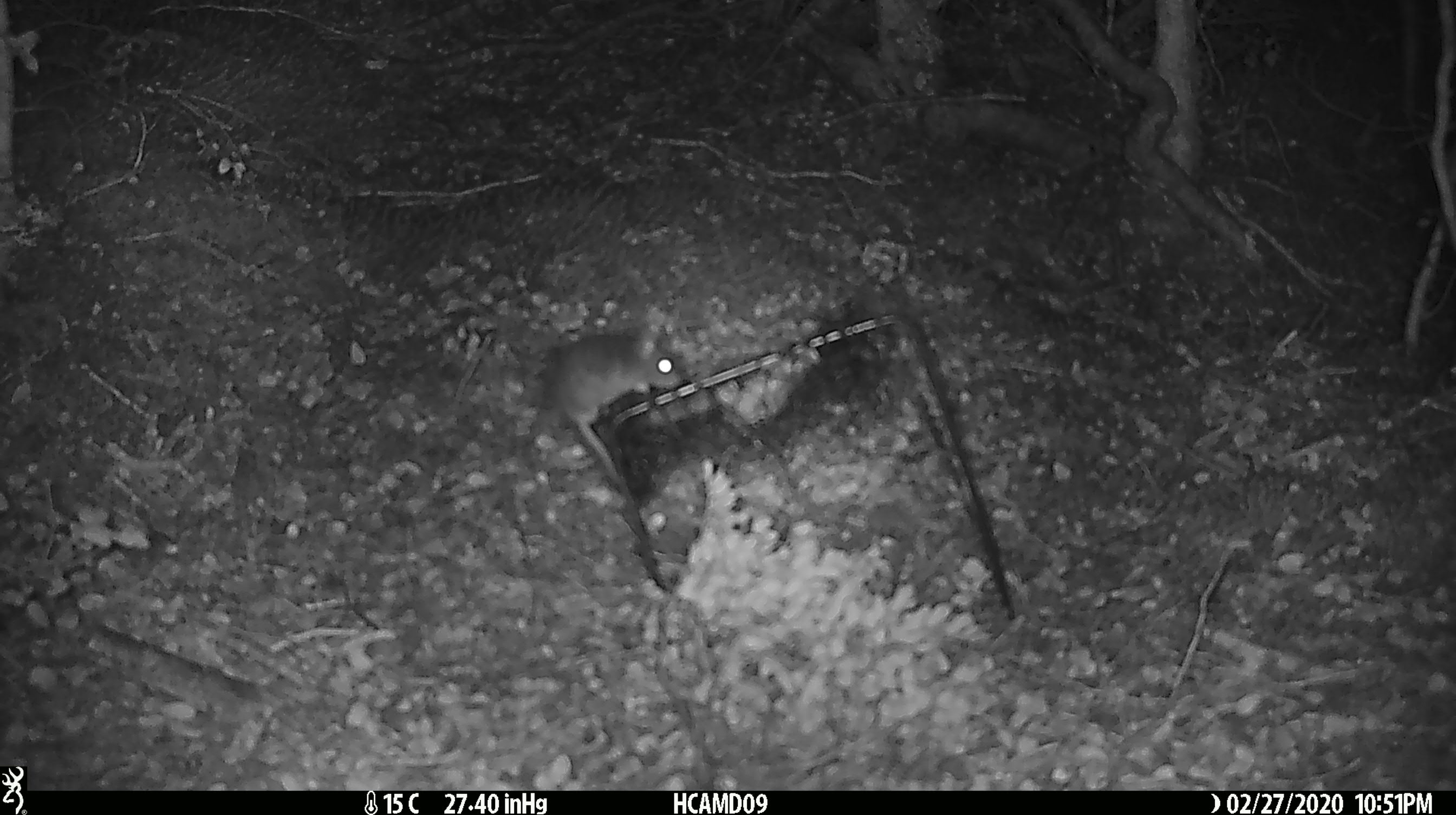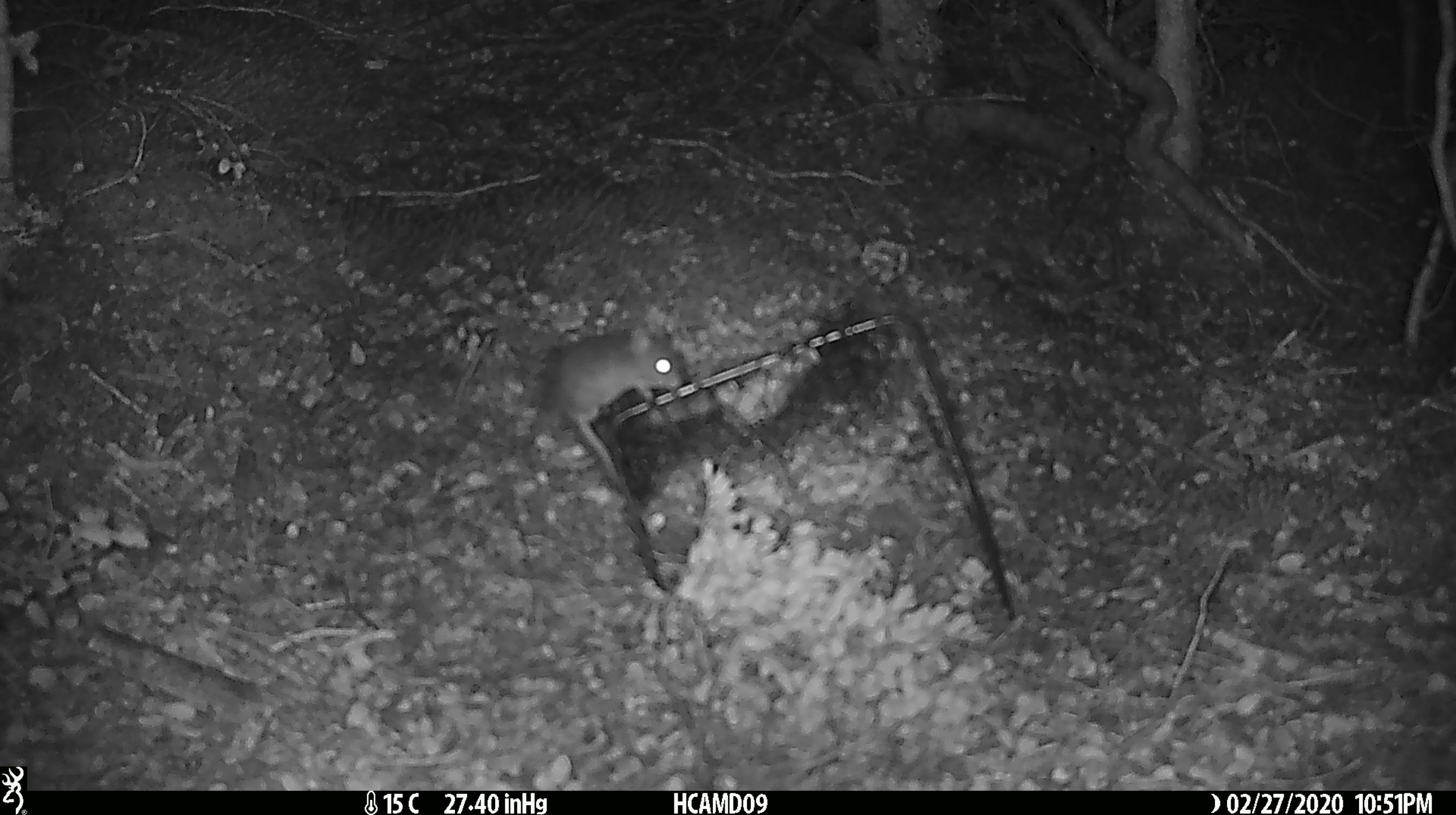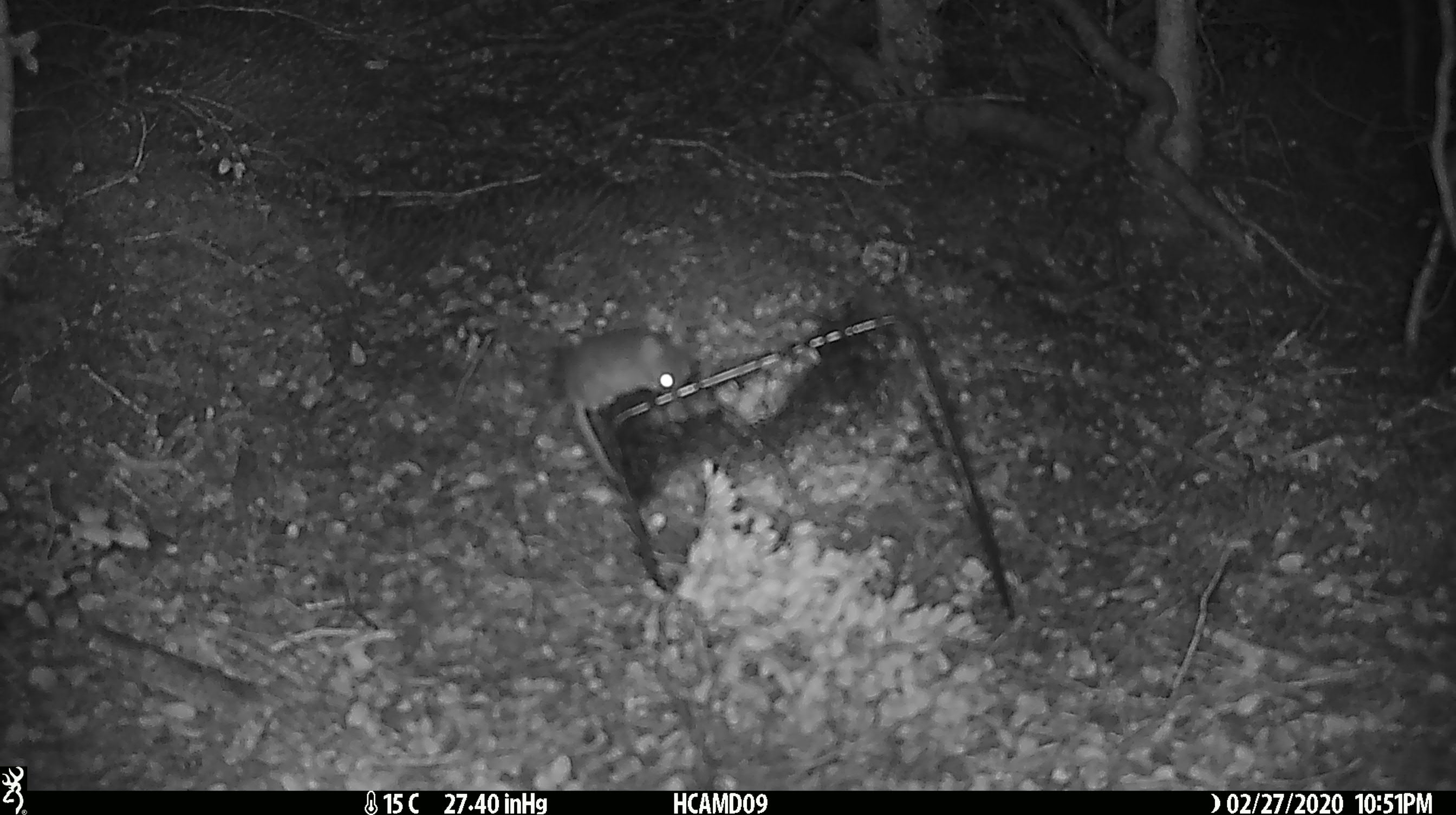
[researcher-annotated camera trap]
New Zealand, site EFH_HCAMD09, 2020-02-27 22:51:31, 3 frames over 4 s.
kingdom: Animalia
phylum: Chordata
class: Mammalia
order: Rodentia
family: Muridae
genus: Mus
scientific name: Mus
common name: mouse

---*---

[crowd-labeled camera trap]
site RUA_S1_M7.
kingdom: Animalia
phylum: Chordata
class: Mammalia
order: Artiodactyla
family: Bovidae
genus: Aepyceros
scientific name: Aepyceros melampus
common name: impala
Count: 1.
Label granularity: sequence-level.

---*---

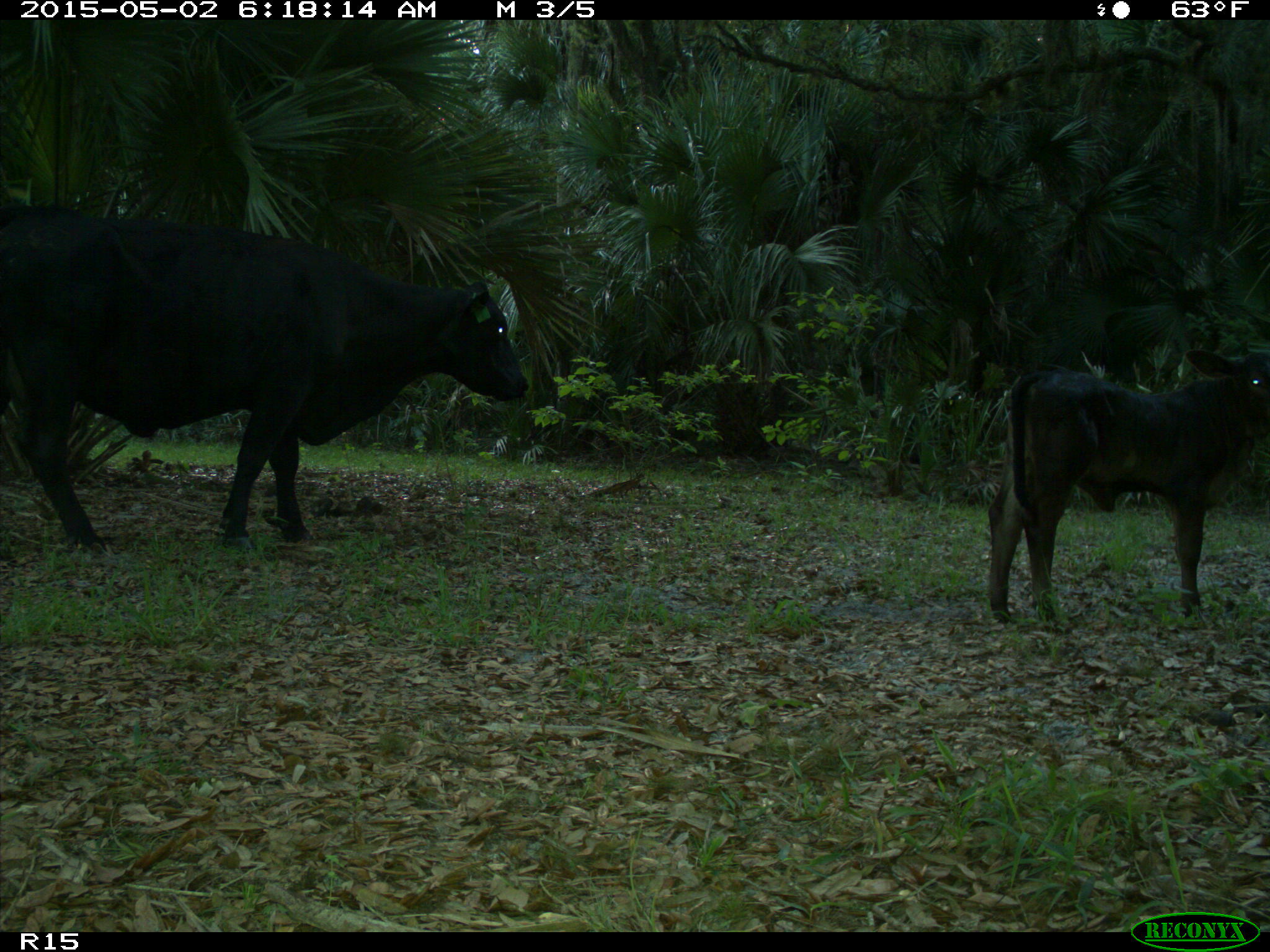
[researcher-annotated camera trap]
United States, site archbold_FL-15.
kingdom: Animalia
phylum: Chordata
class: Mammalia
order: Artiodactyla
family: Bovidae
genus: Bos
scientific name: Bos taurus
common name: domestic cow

---*---

◆ **EXERCISE DESCRIPTION**
Copy out each line of the data above, exactly, if it lies between the line holding "order: Rodentia" and the line holding "common name: mouse", inclusive; copy no other line.

◆ **RESPONSE BELOW**
order: Rodentia
family: Muridae
genus: Mus
scientific name: Mus
common name: mouse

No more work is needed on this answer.